Goal 1
In the wine pairing text, which wine is recommended with sweet, spicy sauces?
Goal 2
In one to three sentences, explain why the wine pairing text says food has more impact on the taste of wine than the reverse.
Goal 3
Go on with the wine pairing text, starting after its final sentence.

Document text
# # # #

Remember that taste is a subjective sense and what might be a “textbook perfect” pairing for one diner might not be perfect for another.  This subjective nature makes it possible to drink any kind of wine with any kind of food and have an enjoyable experience.  So feel free to experiment!

Taste Profiles for Wines Featured at Buckhorn Inn

In general, if you are looking for a pairing for a light seafood dish, try a light-bodied wine with a higher acidity, like Pinot Grigio.  Chardonnays have more body and are not as acidic and go well with fatty fish or a rich sauce..  Pinot Noir doesn’t have a lot of tannin and is a light-bodied red.  Pair it with dishes featuring mushrooms or truffles.  If you are looking for full-body and high tannin, look for Cabernet Sauvignons.  Cabs go well with steaks and chops as the tannins refresh the palate.  Try a Malbec with sweet, spicy sauces as it is bold enough to hold its own.

Sparkling wines like Champagne, Prosecco, and Cava have a faint touch of sweetness, even when they are dry.  This makes them especially good with salty foods.  

Please let us know some of your favorite food and wine pairings.  Happy sipping!


April 29, 2019

Don’t Be Ruled by Wine Rules

Pairing wine and food does not have to be intimidating.  A good pairing is one that tastes good to you!  If you have a favorite wine, don’t be afraid to drink it with whatever you are eating.  But it can be fun to experiment with flavors.  It is possible for a wine and a food to taste better together than either does alone.

Food has more of an impact on the taste of wine than the other way around.  This is because our taste buds adapt to food, so when we drink wine the taste is altered.  A classic example is the bitter flavor of orange juice when you drink it immediately after eating chocolate.  It works the same way with wine.  That is why a good rule of thumb is to drink sweet wines with dessert.  Salty foods can soften the tannins in wines and make them more enjoyable.  Wines high in acidity can be delicious when paired with rich foods.  And

fruity wines with a touch of sweetness seem to be made to pair with hot, spicy dishes. 


Here are some of our favorite Buckhorn Inn food and wine pairings.

# # # #

(Source records)

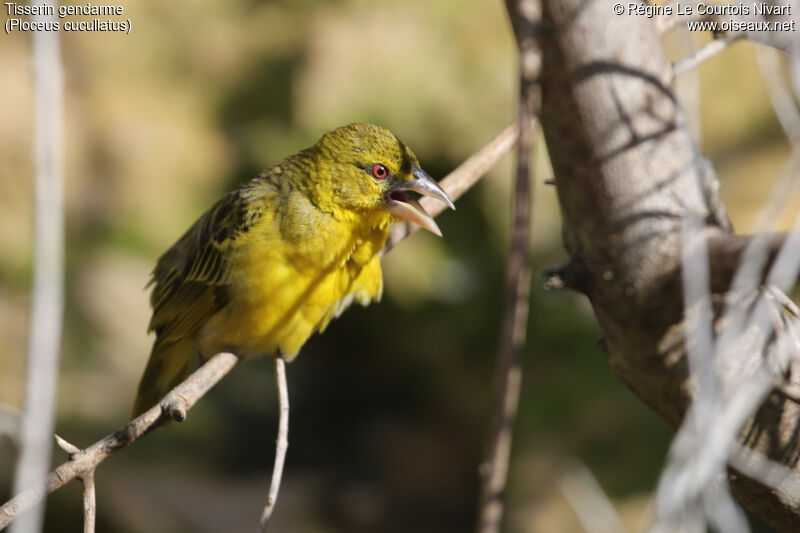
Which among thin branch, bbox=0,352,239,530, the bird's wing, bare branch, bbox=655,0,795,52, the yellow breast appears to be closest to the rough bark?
bare branch, bbox=655,0,795,52

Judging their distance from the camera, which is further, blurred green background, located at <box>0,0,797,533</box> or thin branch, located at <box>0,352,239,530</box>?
blurred green background, located at <box>0,0,797,533</box>

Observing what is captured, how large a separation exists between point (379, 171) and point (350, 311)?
12.4 ft

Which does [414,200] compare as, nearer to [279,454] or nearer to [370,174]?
[370,174]

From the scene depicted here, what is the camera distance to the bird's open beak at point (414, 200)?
9.84ft

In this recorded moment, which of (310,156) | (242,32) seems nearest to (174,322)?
(310,156)

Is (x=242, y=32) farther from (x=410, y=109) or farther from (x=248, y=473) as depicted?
(x=248, y=473)

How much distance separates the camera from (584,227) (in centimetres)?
193

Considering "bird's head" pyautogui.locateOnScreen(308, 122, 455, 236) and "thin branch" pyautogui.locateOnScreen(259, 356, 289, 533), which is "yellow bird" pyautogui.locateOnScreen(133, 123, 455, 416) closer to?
"bird's head" pyautogui.locateOnScreen(308, 122, 455, 236)

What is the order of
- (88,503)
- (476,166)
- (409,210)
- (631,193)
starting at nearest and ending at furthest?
(631,193), (88,503), (476,166), (409,210)

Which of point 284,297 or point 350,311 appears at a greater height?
point 284,297

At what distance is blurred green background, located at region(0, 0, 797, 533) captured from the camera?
5.94 m

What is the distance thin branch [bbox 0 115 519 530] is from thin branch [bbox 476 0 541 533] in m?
1.03

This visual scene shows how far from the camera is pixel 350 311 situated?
6.88m

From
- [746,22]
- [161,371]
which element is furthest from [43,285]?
[161,371]
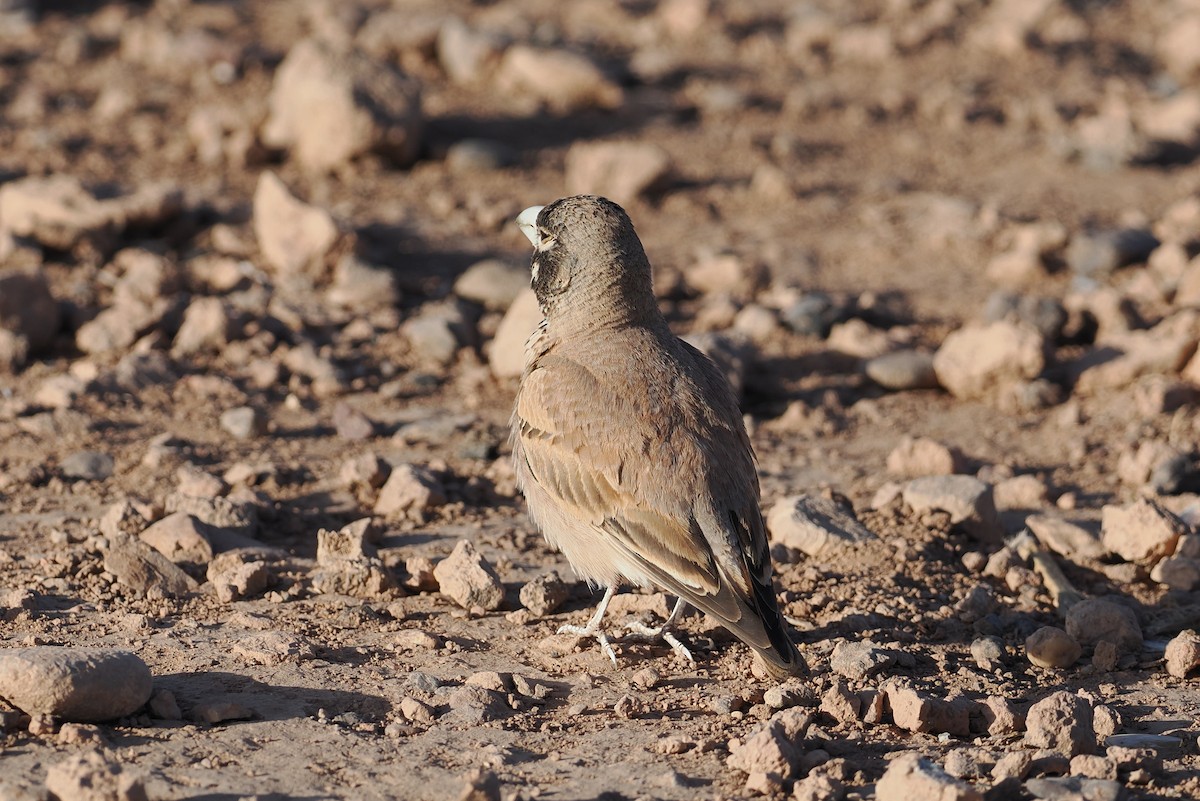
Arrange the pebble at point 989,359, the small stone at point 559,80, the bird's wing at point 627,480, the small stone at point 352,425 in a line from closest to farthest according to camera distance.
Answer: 1. the bird's wing at point 627,480
2. the small stone at point 352,425
3. the pebble at point 989,359
4. the small stone at point 559,80

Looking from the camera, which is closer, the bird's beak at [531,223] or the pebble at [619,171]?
the bird's beak at [531,223]

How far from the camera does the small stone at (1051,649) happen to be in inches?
245

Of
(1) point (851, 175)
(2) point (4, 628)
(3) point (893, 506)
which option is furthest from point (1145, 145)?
(2) point (4, 628)

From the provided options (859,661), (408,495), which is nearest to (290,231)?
(408,495)

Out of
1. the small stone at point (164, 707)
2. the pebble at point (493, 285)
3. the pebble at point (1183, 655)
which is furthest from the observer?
the pebble at point (493, 285)

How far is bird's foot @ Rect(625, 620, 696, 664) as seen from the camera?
6172 millimetres

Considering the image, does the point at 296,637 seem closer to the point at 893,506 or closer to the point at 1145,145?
the point at 893,506

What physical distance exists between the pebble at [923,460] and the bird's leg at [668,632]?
212cm

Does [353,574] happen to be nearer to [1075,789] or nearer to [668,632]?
[668,632]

# # # #

Final answer 1
Malbec

Final answer 2
Our taste buds adapt to food, so the taste of wine is altered when we drink it afterward. The text likens this to orange juice tasting bitter right after eating chocolate.

Final answer 3
Our loin of pork with mushroom demi glace is lovely with the La Crema pinot noir.  The umami flavor of the pork and mushrooms balances the bright and juicy fruits in the wine.

The Josh Cellars Craftsman’s cabernet sauvignon is a good choice on prime rib night.  The soft tannins can stand up to the horseradish cream sauce.

Shrimp and crab cakes with garlic butter go well with the Meiomi Chardonnay.  The flavors of lemon peel, honey and stone fruit do not overwhelm the delicate shellfish.

The salty notes in our chicken breast with prosciutto and fontina make wines a little less dry and smoother and richer.  We like to pair this dish with our Placido pinot grigio which is dry and has a full, fresh, and lively flavor.  Another good pairing for this entrée would be the Michelle sparkling brut.  The balanced citrus flavors match nicely with both the prosciutto and the fontina.

Please let us know the wines you love to pair with Buckhorn Inn dishes.



July 30, 2018

“Throwback Thursday” for Buckhorn Inn 80th Anniversary

In 2018 Buckhorn Inn is celebrating our 80th anniversary with Throwback Thursday!  Each Thursday in August our talented chef, Matthew Poole, will incorporate into the menu his modern take on some historical recipes.  Innkeeper Lee Mellor is in possession of the original hand-written recipes used by our cooks in the 1930’s!  

On Throwback Thursday we will celebrate traditional dishes, updated for modern tastes.

These handwritten recipes served the Buckhorn Inn kitchen well in 1938!

Desserts figured prominently in these early recipes.  We found recipes for Fluffy Banana Cake, Texas Pecan Pralines, and Heavenly “Goo” topping for shortcake.  

Savory recipes from 1938 include stuffed pork chops, roasted turkey and porcupine meatballs.  Don’t worry– there is no porcupine meat in these meatballs!  The name comes from the way rice grains poke out of the meatballs when they are done.  The rice resembles the quills of these little animals, common in Israel.  In Hebrew these meatballs are called Ktzizot Kipod.

Throwback Thursday Honors Long Culinary Tradition

The Buckhorn Inn opened its doors for business in August 1938.  Many Knoxville residents visited this new Inn for lunch.  Yes–in those days the Inn served three meals a day.  Leisurely, plentiful lunches were a hallmark of the times.  Douglas Bebb was passionate about the meals served at the Inn.  He raised his own chickens to provide the very freshest eggs and his garden produced an abundance of fresh vegetables.  He was an excellent cook and prepared all the meat dishes served at the Inn.  

We are sure Grace Price Branam would be thrilled to know her recipes are being honored on Throwback Thursday in 2018.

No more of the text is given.